(Input data Opens)

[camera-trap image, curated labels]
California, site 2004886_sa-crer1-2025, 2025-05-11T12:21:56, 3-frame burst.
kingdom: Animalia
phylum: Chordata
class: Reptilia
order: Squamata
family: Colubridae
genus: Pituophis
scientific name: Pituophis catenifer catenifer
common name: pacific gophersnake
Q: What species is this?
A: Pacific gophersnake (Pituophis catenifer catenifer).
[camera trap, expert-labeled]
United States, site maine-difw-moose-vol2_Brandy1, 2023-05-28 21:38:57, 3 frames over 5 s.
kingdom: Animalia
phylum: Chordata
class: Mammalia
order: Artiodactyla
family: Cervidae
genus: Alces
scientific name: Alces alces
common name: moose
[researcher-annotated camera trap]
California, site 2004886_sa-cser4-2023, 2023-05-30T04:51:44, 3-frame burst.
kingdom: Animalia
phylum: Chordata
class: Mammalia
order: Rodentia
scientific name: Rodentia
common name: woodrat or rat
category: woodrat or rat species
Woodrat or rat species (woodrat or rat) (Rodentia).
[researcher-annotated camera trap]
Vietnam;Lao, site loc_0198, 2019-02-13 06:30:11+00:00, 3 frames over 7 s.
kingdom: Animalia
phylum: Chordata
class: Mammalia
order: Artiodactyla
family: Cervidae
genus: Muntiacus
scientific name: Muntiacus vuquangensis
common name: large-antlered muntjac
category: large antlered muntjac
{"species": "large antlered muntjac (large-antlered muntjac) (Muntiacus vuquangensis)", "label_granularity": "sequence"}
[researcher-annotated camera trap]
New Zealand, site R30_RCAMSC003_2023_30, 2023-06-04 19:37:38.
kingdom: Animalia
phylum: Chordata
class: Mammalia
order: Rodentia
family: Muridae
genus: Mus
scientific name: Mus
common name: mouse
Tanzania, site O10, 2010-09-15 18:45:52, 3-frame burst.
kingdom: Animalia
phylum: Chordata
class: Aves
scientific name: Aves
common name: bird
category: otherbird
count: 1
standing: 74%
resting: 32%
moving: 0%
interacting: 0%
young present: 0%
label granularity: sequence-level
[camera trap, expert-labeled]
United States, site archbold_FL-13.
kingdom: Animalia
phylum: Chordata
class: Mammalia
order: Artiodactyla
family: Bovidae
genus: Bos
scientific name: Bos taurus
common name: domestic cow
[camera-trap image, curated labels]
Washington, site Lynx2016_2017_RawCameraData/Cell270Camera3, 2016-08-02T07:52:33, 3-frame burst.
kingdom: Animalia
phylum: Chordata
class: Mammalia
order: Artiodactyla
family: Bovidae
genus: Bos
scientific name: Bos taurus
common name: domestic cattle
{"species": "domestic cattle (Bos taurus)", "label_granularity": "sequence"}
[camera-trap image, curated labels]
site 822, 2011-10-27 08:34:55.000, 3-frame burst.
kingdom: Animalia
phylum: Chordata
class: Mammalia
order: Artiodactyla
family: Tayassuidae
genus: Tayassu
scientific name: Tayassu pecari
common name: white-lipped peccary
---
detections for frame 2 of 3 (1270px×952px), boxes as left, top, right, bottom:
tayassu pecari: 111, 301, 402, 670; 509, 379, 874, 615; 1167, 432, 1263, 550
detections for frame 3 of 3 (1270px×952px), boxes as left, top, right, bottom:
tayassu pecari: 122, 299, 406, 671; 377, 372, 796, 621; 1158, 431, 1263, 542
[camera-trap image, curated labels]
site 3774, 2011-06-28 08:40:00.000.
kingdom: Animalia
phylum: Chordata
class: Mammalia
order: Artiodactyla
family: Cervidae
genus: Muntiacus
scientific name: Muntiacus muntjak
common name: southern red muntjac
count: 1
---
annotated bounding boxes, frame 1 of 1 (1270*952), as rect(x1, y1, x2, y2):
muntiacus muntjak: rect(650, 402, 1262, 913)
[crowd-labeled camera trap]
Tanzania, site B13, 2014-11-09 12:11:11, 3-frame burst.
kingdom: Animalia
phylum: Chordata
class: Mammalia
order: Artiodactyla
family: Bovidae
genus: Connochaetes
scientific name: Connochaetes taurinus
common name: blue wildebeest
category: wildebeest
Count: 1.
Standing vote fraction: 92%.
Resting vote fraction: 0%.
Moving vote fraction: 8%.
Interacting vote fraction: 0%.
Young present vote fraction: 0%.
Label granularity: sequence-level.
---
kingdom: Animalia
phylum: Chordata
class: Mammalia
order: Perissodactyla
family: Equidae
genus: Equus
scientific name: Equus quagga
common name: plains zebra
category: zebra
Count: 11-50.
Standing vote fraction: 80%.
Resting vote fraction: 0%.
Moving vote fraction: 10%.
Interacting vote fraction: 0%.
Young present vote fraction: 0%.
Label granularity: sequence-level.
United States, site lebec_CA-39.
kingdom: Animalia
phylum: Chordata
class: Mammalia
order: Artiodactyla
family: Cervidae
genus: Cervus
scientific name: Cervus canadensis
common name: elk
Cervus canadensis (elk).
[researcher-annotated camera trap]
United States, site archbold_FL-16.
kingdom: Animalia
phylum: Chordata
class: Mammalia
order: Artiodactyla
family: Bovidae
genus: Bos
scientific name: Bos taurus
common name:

(Input data Closes)

■ Directions for this task:
Please write out each entry shown above exactly as given.

■ Exercise output:
[camera-trap image, curated labels]
California, site 2004886_sa-crer1-2025, 2025-05-11T12:21:56, 3-frame burst.
kingdom: Animalia
phylum: Chordata
class: Reptilia
order: Squamata
family: Colubridae
genus: Pituophis
scientific name: Pituophis catenifer catenifer
common name: pacific gophersnake
Q: What species is this?
A: Pacific gophersnake (Pituophis catenifer catenifer).
[camera trap, expert-labeled]
United States, site maine-difw-moose-vol2_Brandy1, 2023-05-28 21:38:57, 3 frames over 5 s.
kingdom: Animalia
phylum: Chordata
class: Mammalia
order: Artiodactyla
family: Cervidae
genus: Alces
scientific name: Alces alces
common name: moose
[researcher-annotated camera trap]
California, site 2004886_sa-cser4-2023, 2023-05-30T04:51:44, 3-frame burst.
kingdom: Animalia
phylum: Chordata
class: Mammalia
order: Rodentia
scientific name: Rodentia
common name: woodrat or rat
category: woodrat or rat species
Woodrat or rat species (woodrat or rat) (Rodentia).
[researcher-annotated camera trap]
Vietnam;Lao, site loc_0198, 2019-02-13 06:30:11+00:00, 3 frames over 7 s.
kingdom: Animalia
phylum: Chordata
class: Mammalia
order: Artiodactyla
family: Cervidae
genus: Muntiacus
scientific name: Muntiacus vuquangensis
common name: large-antlered muntjac
category: large antlered muntjac
{"species": "large antlered muntjac (large-antlered muntjac) (Muntiacus vuquangensis)", "label_granularity": "sequence"}
[researcher-annotated camera trap]
New Zealand, site R30_RCAMSC003_2023_30, 2023-06-04 19:37:38.
kingdom: Animalia
phylum: Chordata
class: Mammalia
order: Rodentia
family: Muridae
genus: Mus
scientific name: Mus
common name: mouse
Tanzania, site O10, 2010-09-15 18:45:52, 3-frame burst.
kingdom: Animalia
phylum: Chordata
class: Aves
scientific name: Aves
common name: bird
category: otherbird
count: 1
standing: 74%
resting: 32%
moving: 0%
interacting: 0%
young present: 0%
label granularity: sequence-level
[camera trap, expert-labeled]
United States, site archbold_FL-13.
kingdom: Animalia
phylum: Chordata
class: Mammalia
order: Artiodactyla
family: Bovidae
genus: Bos
scientific name: Bos taurus
common name: domestic cow
[camera-trap image, curated labels]
Washington, site Lynx2016_2017_RawCameraData/Cell270Camera3, 2016-08-02T07:52:33, 3-frame burst.
kingdom: Animalia
phylum: Chordata
class: Mammalia
order: Artiodactyla
family: Bovidae
genus: Bos
scientific name: Bos taurus
common name: domestic cattle
{"species": "domestic cattle (Bos taurus)", "label_granularity": "sequence"}
[camera-trap image, curated labels]
site 822, 2011-10-27 08:34:55.000, 3-frame burst.
kingdom: Animalia
phylum: Chordata
class: Mammalia
order: Artiodactyla
family: Tayassuidae
genus: Tayassu
scientific name: Tayassu pecari
common name: white-lipped peccary
---
detections for frame 2 of 3 (1270px×952px), boxes as left, top, right, bottom:
tayassu pecari: 111, 301, 402, 670; 509, 379, 874, 615; 1167, 432, 1263, 550
detections for frame 3 of 3 (1270px×952px), boxes as left, top, right, bottom:
tayassu pecari: 122, 299, 406, 671; 377, 372, 796, 621; 1158, 431, 1263, 542
[camera-trap image, curated labels]
site 3774, 2011-06-28 08:40:00.000.
kingdom: Animalia
phylum: Chordata
class: Mammalia
order: Artiodactyla
family: Cervidae
genus: Muntiacus
scientific name: Muntiacus muntjak
common name: southern red muntjac
count: 1
---
annotated bounding boxes, frame 1 of 1 (1270*952), as rect(x1, y1, x2, y2):
muntiacus muntjak: rect(650, 402, 1262, 913)
[crowd-labeled camera trap]
Tanzania, site B13, 2014-11-09 12:11:11, 3-frame burst.
kingdom: Animalia
phylum: Chordata
class: Mammalia
order: Artiodactyla
family: Bovidae
genus: Connochaetes
scientific name: Connochaetes taurinus
common name: blue wildebeest
category: wildebeest
Count: 1.
Standing vote fraction: 92%.
Resting vote fraction: 0%.
Moving vote fraction: 8%.
Interacting vote fraction: 0%.
Young present vote fraction: 0%.
Label granularity: sequence-level.
---
kingdom: Animalia
phylum: Chordata
class: Mammalia
order: Perissodactyla
family: Equidae
genus: Equus
scientific name: Equus quagga
common name: plains zebra
category: zebra
Count: 11-50.
Standing vote fraction: 80%.
Resting vote fraction: 0%.
Moving vote fraction: 10%.
Interacting vote fraction: 0%.
Young present vote fraction: 0%.
Label granularity: sequence-level.
United States, site lebec_CA-39.
kingdom: Animalia
phylum: Chordata
class: Mammalia
order: Artiodactyla
family: Cervidae
genus: Cervus
scientific name: Cervus canadensis
common name: elk
Cervus canadensis (elk).
[researcher-annotated camera trap]
United States, site archbold_FL-16.
kingdom: Animalia
phylum: Chordata
class: Mammalia
order: Artiodactyla
family: Bovidae
genus: Bos
scientific name: Bos taurus
common name:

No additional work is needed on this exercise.